Ben hayata böyle bakıyorum: Hayatta iki gerçek var, birisi yaşam ve birisi deölüm. Arasında kalan her şey belirsiz. Ve hayatımız boyunca öğreniyoruz. Ama en güzeli de şu ki bir kimsenin sizden daha fazla kitap okumuş ya da eğitim almış olması onu sizden daha bilgin yapmıyor. Çünkü ilk başta da söylediğim gibi, yaşam ve ölüm den geri de kalan gri bir okyanus ve bir kişinin yalnızca bir tane hayata bakışı olabilir.
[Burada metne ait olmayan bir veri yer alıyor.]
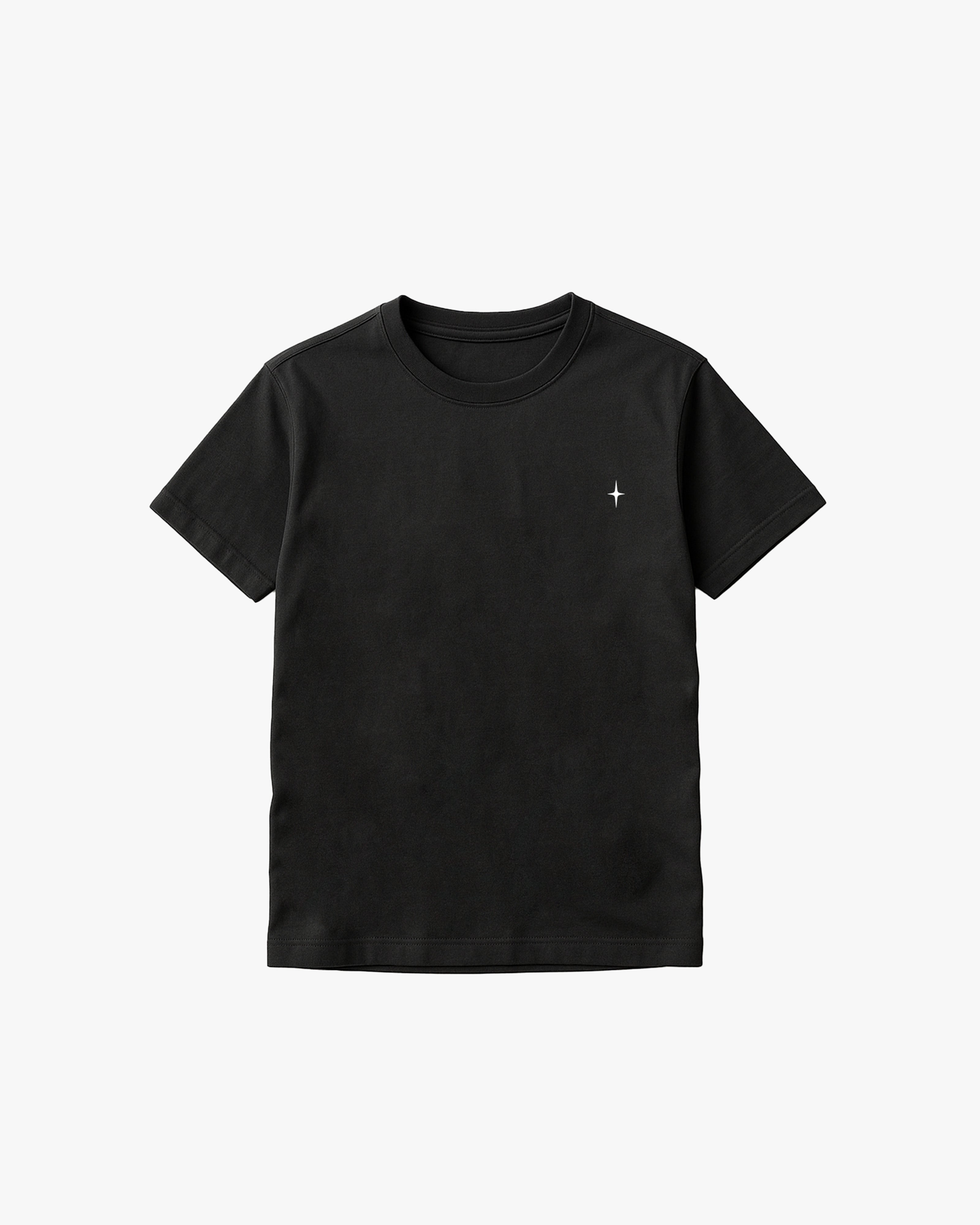 MICHAEL | Graphic T-Shirt、mySite、i-lightchina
Bilgi böyle bir şey işte: Herkeste var, ama hiç kimsedeki bilgi herkes için geçerli değil. Öyleyse Japonların çağlar boyunca uyguladığı hayat felsefesini kendi hayat felsefem edinmem çok garipsenmese gerek. Hayat boyu öğrenmek istiyorum ve işte öğrenmenin tek bir bedeli var: “Onu başkalarına aktarmak.” İşte sanat, burada devreye giriyor. Derginin içeriği mi? Buraya yazamayacağım kadar çok, kendi kelimelerimle anlatamayacağım kadar harika!